Supplements, Superfoods & Smoothies: Why Beauty IS Skin-Deep

You are what you eat – or so the saying goes. But how true is this for beauty? In an age of Insta-selfies, Facebook gym check-ins and Veganuary, what you put into your body is just as important as what you put on it.

‘’Beauty from within’’ is this concept in slogan-form. A phrase all-too often bandied about by beauty brands, we’re told that what we consume affects, and reflects in, our skin, hair and nails – just as much as the make-up and skincare we use on the outside.
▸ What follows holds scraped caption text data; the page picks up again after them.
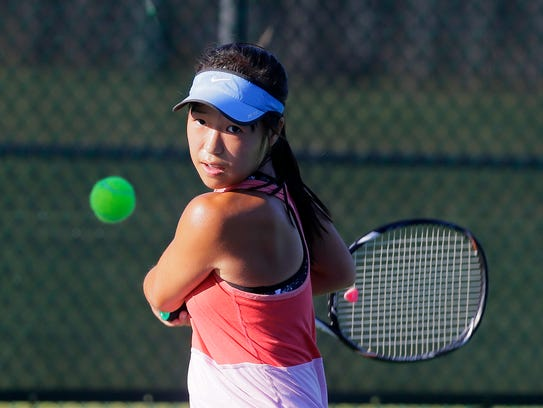 Elizabeth Yu is the Home News Tribune's Tennis Player of the Year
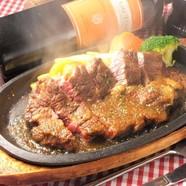 【鉄板】熟成肉牛ロースステーキ(160g)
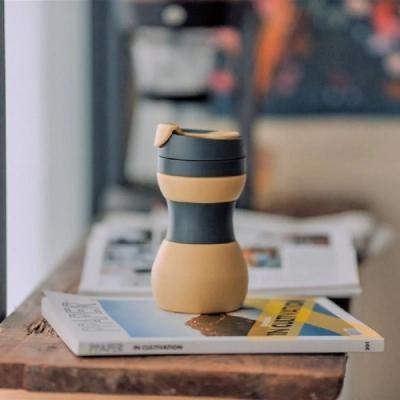 仁舟淨塑 矽密咖啡杯500ml-拿鐵(黃黑)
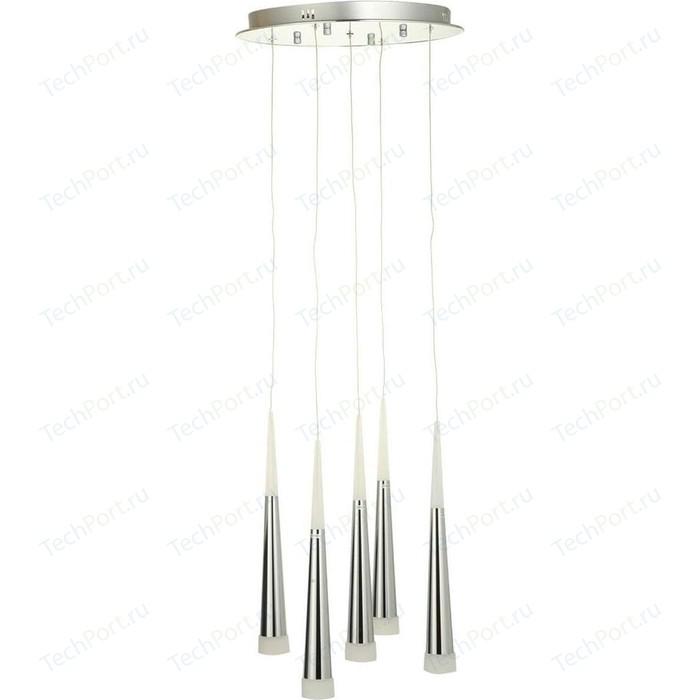 Подвесная светодиодная люстра Kink Light 6114-5A,02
From clearing up problem skin to creating fuller-looking hair, increasing energy and targeting signs of ageing, welcome to doing beauty ­– the smart way.

Supplements
& powders

Our ageing bodies can’t extract nutrients from foods as easily, so popping a beauty pill or two is thought to help boost our intake ­­– a sort of add-on to our beauty regime. Some creams can’t nourish deeply enough into the skin, so it’s thought that taking supplements can do this from the inside. However, pills can’t ‘target’ areas in the way applied skincare can, and there’s the danger that mixing pills can cause you to ingest toxic amounts of vitamins: too much selenium can cause hair loss, for example, and taking excessive amounts of vitamin A can cause liver damage or even failure.

Superfoods
& supercharged diets

Beauty breakthroughs are happening all the time – but sometimes, it’s as simple as the foods we eat. Where kale and raw cocoa once dominated beauty buyer’s shopping lists, watermelon seeds (magnesium), algae fats (Omega-3) and coconut sugar (just 78% actual sugar) are now tipped to be the next trendsetters. In other news, the diet of the moment is Paelo – a lower-carb option that purportedly mirrors the ‘clean eating’ food habits of our caveman ancestors (the Paleolithic humans of 2.5 million years ago). To follow it, be prepared to indulge on veg and cut out refined sugars, processed foods and rich diary foods.

Smoothies
& other beauty beverages

It’s official – with vinegar bars touting detoxing, anti-ageing and stress-relieving drinks and beauty cafes serving up supplement-stuffed shakes and smoothies, you can now drink your way to better skin. For something more accessible, collagen drinks are becoming commonplace on the high street – the protein is said to restore skin’s elasticity and suppleness and drive cell renewal, and its molecules are thought to be too big to penetrate deeply into the skin, implying skincare isn’t as effective.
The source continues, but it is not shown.